ASSIGNMENT: In the entries below, how many lines hold the word "License"? Answer with the number only.

DATA EXCERPTS:

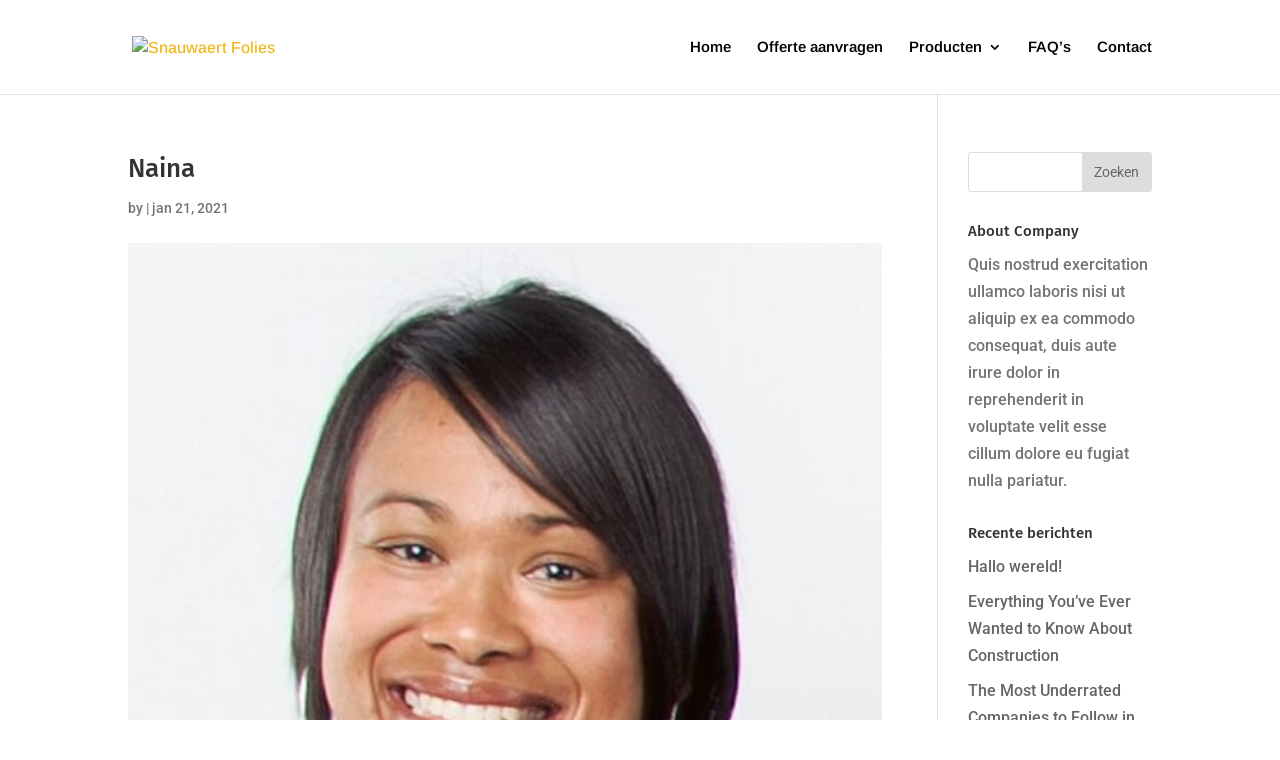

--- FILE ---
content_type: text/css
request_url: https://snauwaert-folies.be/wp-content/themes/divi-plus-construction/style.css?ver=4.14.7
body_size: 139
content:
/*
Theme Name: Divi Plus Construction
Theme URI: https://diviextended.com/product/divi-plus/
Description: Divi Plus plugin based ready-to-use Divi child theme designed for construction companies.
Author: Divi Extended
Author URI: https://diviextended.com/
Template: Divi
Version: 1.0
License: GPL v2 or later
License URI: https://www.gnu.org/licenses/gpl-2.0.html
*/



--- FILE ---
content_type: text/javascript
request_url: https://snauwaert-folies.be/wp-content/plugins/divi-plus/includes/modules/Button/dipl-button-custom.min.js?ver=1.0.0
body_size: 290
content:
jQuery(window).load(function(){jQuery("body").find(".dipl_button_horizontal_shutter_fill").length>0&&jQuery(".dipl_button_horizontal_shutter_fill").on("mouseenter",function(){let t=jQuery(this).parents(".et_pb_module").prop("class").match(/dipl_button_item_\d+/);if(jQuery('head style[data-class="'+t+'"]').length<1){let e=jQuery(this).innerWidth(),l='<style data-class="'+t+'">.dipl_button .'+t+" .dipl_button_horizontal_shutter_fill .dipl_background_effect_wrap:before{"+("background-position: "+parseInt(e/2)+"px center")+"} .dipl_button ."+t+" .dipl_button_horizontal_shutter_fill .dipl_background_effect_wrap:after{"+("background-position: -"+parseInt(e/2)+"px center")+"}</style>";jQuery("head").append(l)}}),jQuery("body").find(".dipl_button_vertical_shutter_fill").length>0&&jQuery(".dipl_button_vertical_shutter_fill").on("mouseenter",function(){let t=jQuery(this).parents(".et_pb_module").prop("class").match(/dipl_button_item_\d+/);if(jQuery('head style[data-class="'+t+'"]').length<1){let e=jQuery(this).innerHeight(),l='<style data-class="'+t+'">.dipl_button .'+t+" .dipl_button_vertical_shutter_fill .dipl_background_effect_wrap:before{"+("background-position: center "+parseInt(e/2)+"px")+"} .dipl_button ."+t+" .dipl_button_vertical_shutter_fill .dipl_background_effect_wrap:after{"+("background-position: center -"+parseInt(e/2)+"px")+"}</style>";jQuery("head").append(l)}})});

--

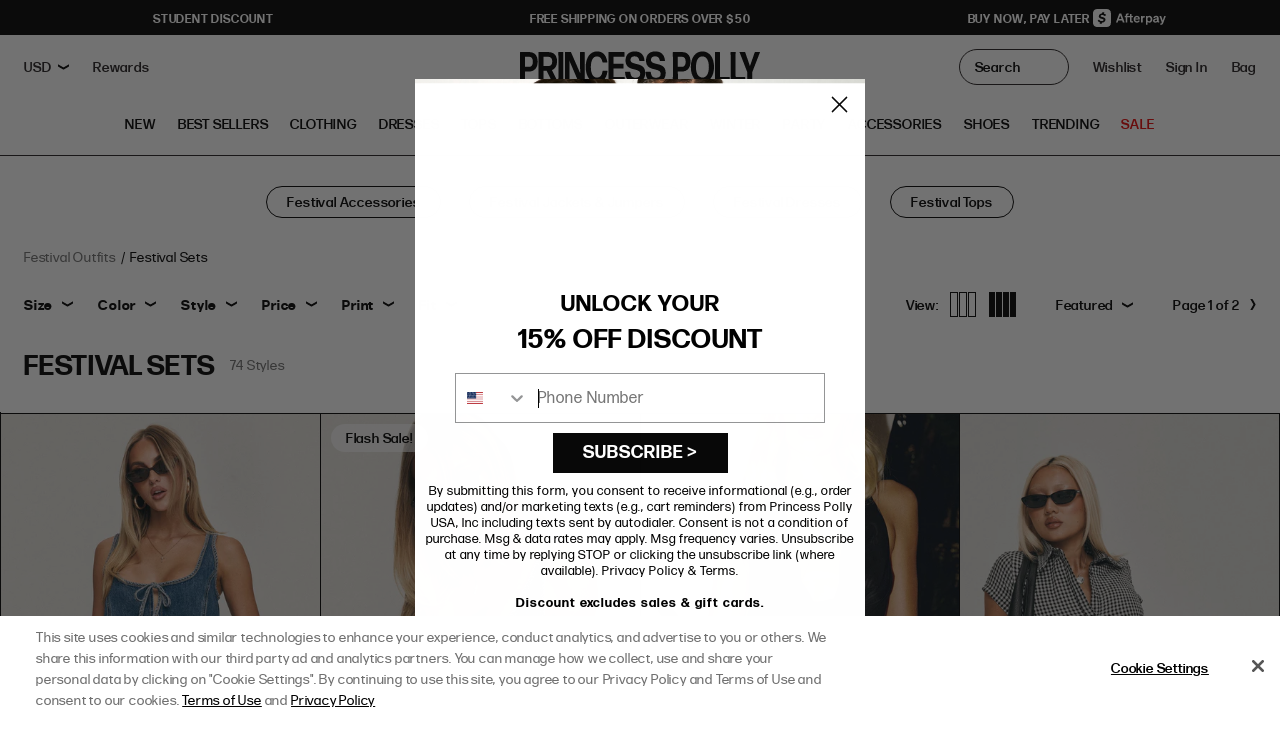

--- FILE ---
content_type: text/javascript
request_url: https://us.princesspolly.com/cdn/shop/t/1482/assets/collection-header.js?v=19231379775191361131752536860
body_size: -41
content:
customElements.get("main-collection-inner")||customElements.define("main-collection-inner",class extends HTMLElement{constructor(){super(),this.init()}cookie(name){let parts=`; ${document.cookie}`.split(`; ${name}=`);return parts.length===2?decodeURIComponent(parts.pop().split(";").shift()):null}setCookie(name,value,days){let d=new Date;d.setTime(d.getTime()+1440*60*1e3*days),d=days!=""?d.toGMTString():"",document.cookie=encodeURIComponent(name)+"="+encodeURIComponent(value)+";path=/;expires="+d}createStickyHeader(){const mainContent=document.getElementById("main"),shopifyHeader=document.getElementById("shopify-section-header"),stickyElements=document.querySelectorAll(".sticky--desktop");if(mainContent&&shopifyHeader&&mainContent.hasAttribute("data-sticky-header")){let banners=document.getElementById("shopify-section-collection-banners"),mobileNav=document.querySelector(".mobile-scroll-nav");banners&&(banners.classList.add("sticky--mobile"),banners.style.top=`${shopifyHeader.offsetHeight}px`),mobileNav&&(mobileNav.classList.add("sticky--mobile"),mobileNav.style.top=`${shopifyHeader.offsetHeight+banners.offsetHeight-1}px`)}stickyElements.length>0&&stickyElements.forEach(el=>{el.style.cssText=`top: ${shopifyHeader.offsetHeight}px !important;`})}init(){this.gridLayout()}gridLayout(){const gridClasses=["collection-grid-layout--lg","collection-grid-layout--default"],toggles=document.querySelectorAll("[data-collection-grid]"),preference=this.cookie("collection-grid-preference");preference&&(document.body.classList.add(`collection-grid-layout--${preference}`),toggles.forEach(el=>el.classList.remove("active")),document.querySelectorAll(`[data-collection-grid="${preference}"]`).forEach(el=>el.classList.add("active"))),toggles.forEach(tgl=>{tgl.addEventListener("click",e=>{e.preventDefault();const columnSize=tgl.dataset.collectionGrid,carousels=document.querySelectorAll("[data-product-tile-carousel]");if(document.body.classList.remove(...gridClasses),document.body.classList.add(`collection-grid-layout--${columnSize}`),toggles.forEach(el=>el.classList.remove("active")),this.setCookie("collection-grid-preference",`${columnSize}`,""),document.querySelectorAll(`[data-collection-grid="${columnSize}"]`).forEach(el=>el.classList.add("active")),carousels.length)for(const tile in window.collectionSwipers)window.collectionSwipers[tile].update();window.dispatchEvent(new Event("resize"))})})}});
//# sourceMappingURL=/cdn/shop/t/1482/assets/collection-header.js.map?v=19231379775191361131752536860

PROBLEM SOLUTION: 2